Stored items
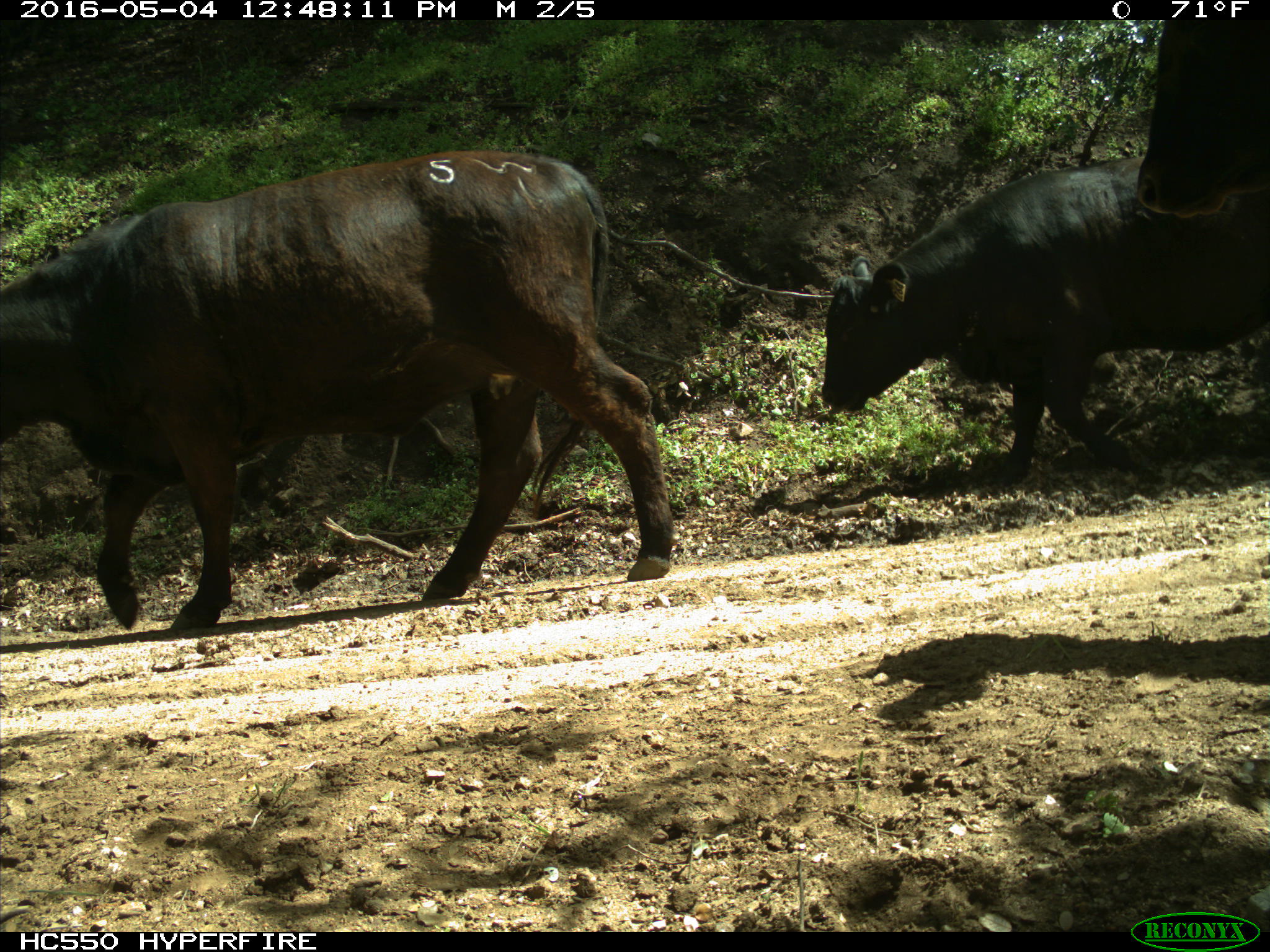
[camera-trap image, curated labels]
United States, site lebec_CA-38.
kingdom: Animalia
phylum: Chordata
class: Mammalia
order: Artiodactyla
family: Bovidae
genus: Bos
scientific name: Bos taurus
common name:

» WHAT YOU HAVE TO DO: Each line above must be set down exactly, though no picture should be carried over.

» WRITTEN RESPONSE:
[camera-trap image, curated labels]
United States, site lebec_CA-38.
kingdom: Animalia
phylum: Chordata
class: Mammalia
order: Artiodactyla
family: Bovidae
genus: Bos
scientific name: Bos taurus
common name:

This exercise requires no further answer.